En effet, nous autres animaux, ainsi que le rappelle Saint Paul de manière non équivoque, sans que nous en fussions en quelque manière responsables, mais par la seule faute de l’homme, nous avons été entraînés dans les conséquences de sa chute et nous en subissons les contrecoups, répercussions, résultats, fruits, prolongements et autres catastrophiques enchaînements alors que nous ne l’avons pas mérité :
« Aussi la créature attend d’une vive attente la manifestation des enfants de Dieu, car elle est assujettie à la vanité, non point volontairement, mais à cause de celui qui l’y a assujettie, dans l’espérance qu’elle-même, créature, sera aussi affranchie de la servitude de la corruption pour passer à la liberté de la gloire des enfants de Dieu, car nous savons que toutes les créatures gémissent et sont dans le travail de l’enfantement jusqu’à cette heure. Et non seulement elles, mais aussi nous-mêmes qui avons les prémices de l’Esprit. Oui, nous-mêmes nous gémissons au-dedans de nous, attendant l’adoption des enfants de Dieu, la rédemption de notre corps ! » (Rom. VIII, 19-23).

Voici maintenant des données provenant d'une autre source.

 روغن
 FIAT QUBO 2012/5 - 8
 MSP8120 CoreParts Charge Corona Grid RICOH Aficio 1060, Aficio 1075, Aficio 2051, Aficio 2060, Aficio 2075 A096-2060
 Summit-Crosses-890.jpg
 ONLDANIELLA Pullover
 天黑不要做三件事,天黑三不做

Je sais bien que Saint Paul n’est pas toujours facile à comprendre (Saint Pierre lui-même en faisait la réflexion aux destinataires de sa seconde épître – cf. 2 Petr. III, 16), mais il ne faut tout de même pas être sorti de Saint-Cyr pour voir que dans la citation de l’épître aux Romains reproduite ci-dessus l’Apôtre, lorsqu’il emploie le terme « créature » (au singulier ou au pluriel) veut désigner ce qui n’est pas humain, ce qui n’est pas appelé à l’adoption divine, à l’inhabitation du Saint-Esprit et à la vie surnaturelle, mais qui est néanmoins appelé – c’est écrit en toutes lettres – à participer selon son ordre propre au mystère du relèvement et à être un jour « affranchi de la corruption » dans le sillage de la rédemption des hommes.

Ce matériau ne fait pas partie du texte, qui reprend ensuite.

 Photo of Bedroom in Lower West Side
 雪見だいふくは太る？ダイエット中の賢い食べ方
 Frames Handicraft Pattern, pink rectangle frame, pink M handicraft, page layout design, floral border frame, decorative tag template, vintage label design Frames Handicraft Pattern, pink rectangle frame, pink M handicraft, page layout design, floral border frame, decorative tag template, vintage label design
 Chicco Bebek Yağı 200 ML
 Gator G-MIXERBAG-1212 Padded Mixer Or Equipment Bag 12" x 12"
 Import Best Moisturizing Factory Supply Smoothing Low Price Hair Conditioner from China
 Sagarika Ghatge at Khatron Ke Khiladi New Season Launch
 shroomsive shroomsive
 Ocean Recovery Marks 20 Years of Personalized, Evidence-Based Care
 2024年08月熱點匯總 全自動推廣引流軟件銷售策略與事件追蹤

Car – j’insiste – nous autres, pauvres animaux, nous subissons les suites de la faute de l’homme alors que nous n’avons pris aucune part à sa révolte, puisque nous ne sommes pas en mesure de commettre des péchés, comme vous autres hommes en accomplissez et nous en faites subir les conséquences…

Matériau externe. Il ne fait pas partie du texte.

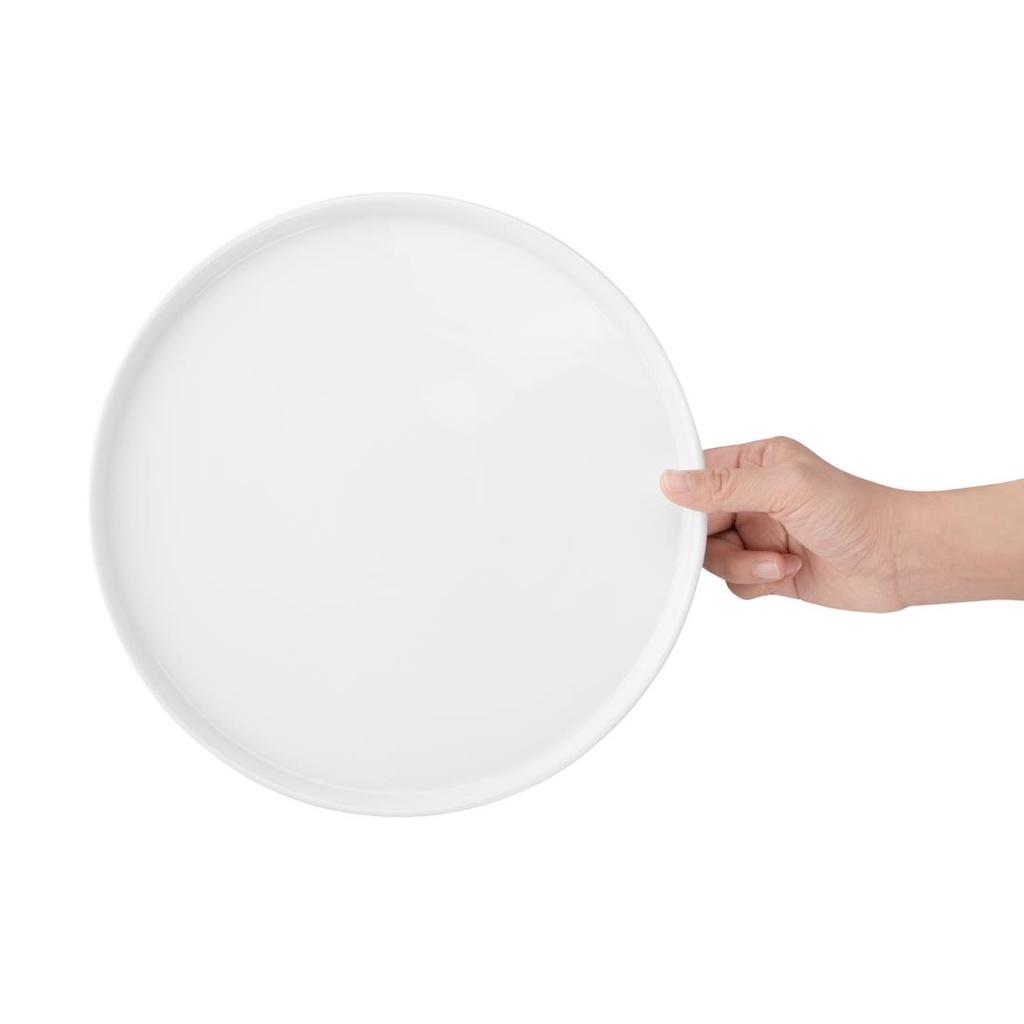 __import__Gastronoble__FW814-1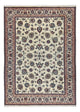 Mashhad Alfombra 344x240cm - Alfombra persa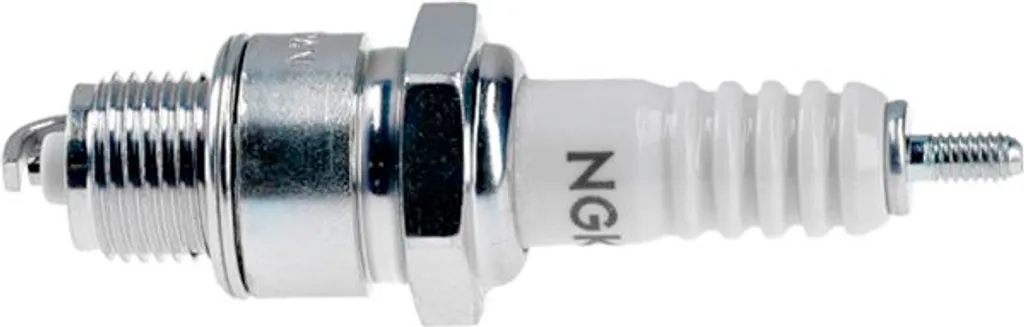 Candela NGK BP4HA - 6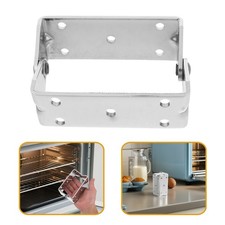  Cerniere Delle Porte Industriali Della Porta Per Carichi Pesanti Acciaio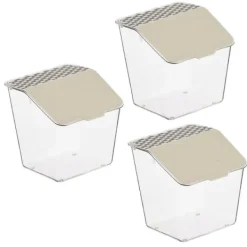 Beholdere Til Madopbevaring><noscript><img width=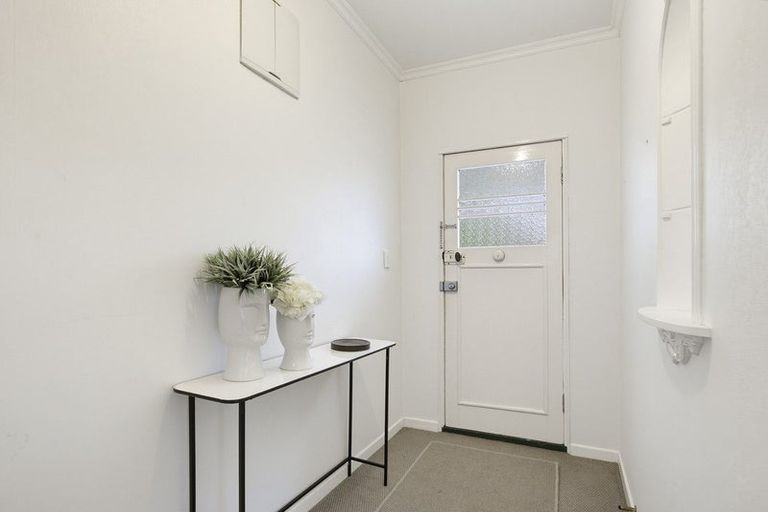 Photo of property in 7 Mortimer Terrace, Aro Valley, Wellington, 6021
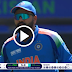 🔴 India vs Pakistan 𝐋𝐢𝐯𝐞 𝐌𝐚𝐭𝐜𝐡 𝐓𝐨𝐝𝐚𝐲 𝟐𝟎𝟐𝟓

Notre divin Créateur est juste et Il n’a de mépris pour aucune de Ses créatures : il est donc parfaitement conforme à Sa justice miséricordieuse que nous ayons nous aussi quelque part au mystère de la Restauration de toutes choses dans le Christ, vers lequel nous gémissons avec vous dans le travail de l’enfantement !

pattes de chat Lully.

PS : Je publierai d’ici peu quelques nouvelles photos de l’abbaye de Saint-Antoine en Dauphiné en sus de celles que j’avais déjà mises en ligne > ici.